8.30.2006

Sindroma Inferior





Katanya bangsa Indonesia itu kelamaan dijajah, sampe gak punya harga diri.
Mulai dijajah Belanda, dijajah Inggris, dijajah Jepang, dijajah Soeharto, sampe dijajah infotainment, membuat kita menjadi bangsa yang inferior.
(Desainer Inferior? Haiyah….)

Paling tidak itu yang dipercayai oleh sebagian besar orang Indonesia sendiri.
Ngeliat ada orang nyerobot antrian,
Ngeliat orang dateng telat,
Ngeliat bonek, bobotoh, dan jakmania rusuh,
Ngeliat orang2 rebutan keliatan sorot kamera di belakang reporter,
Ngeliat negatif ini,
Ngeliat negatif itu,

Langsung yang keluar: “Dasar melayuuuuuuuu…”

( + Padahal Melayu kan gak Indonesia doang?
- Lho Melayu itu Jawa lho… Melayu karo Melaku…haiyaahhhhh!!!)

Mungkin itu juga yang ada di otak Nadine, waktu dia milih pake bahasa Inggris belepotan daripada bahasa Indonesia pas diinterview di ajang Miss Universe.

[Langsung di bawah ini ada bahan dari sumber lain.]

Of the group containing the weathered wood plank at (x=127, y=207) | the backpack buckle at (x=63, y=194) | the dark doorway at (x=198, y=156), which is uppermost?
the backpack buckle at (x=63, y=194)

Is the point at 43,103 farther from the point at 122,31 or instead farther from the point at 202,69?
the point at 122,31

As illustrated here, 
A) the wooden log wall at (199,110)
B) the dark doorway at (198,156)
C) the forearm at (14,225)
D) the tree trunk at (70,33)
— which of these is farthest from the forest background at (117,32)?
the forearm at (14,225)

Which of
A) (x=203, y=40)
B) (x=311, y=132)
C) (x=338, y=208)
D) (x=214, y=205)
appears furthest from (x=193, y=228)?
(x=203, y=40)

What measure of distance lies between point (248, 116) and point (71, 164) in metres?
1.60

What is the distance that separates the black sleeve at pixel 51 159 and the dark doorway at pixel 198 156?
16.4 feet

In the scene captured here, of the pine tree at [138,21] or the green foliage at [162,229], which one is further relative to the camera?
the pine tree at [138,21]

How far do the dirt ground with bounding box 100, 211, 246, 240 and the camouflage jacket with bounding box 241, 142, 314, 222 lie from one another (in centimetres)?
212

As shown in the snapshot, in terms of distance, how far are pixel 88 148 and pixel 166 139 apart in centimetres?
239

Mungkin itu juga yang ada di otak salah satu mantan rekan kerja gue, waktu dia ngomong:
I mean, cmon, geto lowh… at the end of the day kita bisa menunjukkan how lengkapnya servis kita…”

(Dan biasanya gue akan menundukkan kepala sambil melakukan ketololan yang sama, bergumam, “Owhh pllleaseeee…” =p )

Di timnas sepakbola, kita bisa ngeliat Ponaryo Astaman dkk, keliatan banget “minder” ngadepin musuh, meskipun masih di level Asia Tenggara. Kadang keliatan kurang konfrontatif buat ngerusak emosi lawan. Nrimo ing pandum bola dan keputusan wasit.

Dulu gue paling sebel sama salah satu kakak gue.
Karena sindroma inferior, makanya dia itu selalu memosisikan diri sebagai orang yang perlu dikasihani.

Kalo gue cerita ke dia bahwa gue dan temen-temen gue ke Fire atau Musro (anjrittttttt ketauan banget angkatannyaaaaa), dia bakal ngomong:
“Disko tuh kayak gimana sih??? Aku tuh belum pernah ke disko…”

Atau kalo gue ngebahas tipe-tipe HP terbaru (padahal cuman ngebahas lho…secara HP Nokia 3650 gue dah gue pake hampir 3 tahun!!!) , langsung dia nyamber:
“ Wah canggih-canggih banget ya, kalo punyaku boro-boro ada kamera, layar aja masih monochrome…”

Sesebel-sebelnya gue dengan segala sindroma inferior, tapi ternyata lebih pedih lagi punya sindrom superior.
Seperti yang gue rasain saat tumbang di final pitch sebuah bank beberapa minggu lalu.
Dengan segala keoptimisan dan rasa superior ternyata membuat sebuah kekalahan itu begitu menyakitkan.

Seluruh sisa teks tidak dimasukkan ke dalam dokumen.